Exercise goal =
In the text on supplies and a winter campaign, how many horsemen and pack animals are to move over the Nachess?

Text to read =
## Begin

On the first of November, there should be six month's supplies for all the troops in both the Yakima and Walla Walla country. There should be ample supplies of forage. There should be a post and ferry at or near the sight of old Fort Walla Walla, and at or near the mouth of the Palouse.

With proper preparations, a winter campaign can be waged, and the war ended. I have personal knowledge of the winter features of the country.

To diminish transportation, make use of ox teams; send forward salt; return the wagons with two yokes instead of three; use fresh and dried beef as much as possible, and reduce the ration of flour to one half pound a day.

Troops would be perfectly healthy with one-third of a pound per man each day, using fresh or dried beef.

Thus, to transfer the war from the settlements on the Sound and the Columbia River to the interior, to strike such blows as opportunities may offer, and to be in readiness to prepare for a vigorous winter campaign, I shall, in ten days be ready to move over the Nachess with two hundred horsemen and 150 pack animals, and to the Walla Walla with two hundred horsemen and 100 day's provisions.

For the lower Columbia, a company has been organized in Clarke county. Several blockhouses have been built. A portion are constantly kept scouting. The remainder will form a reserve list without pay or rations.

## End

Available data =
## Begin

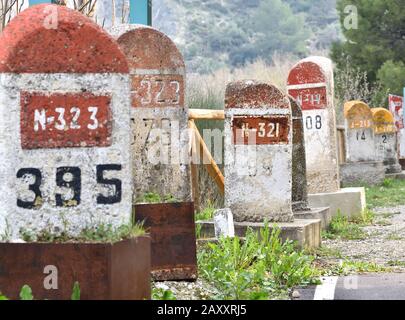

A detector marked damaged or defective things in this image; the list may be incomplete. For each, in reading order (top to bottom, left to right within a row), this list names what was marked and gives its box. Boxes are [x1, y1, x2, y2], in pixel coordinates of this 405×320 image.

## End

Reply to the task =
Two hundred horsemen and 150 pack animals.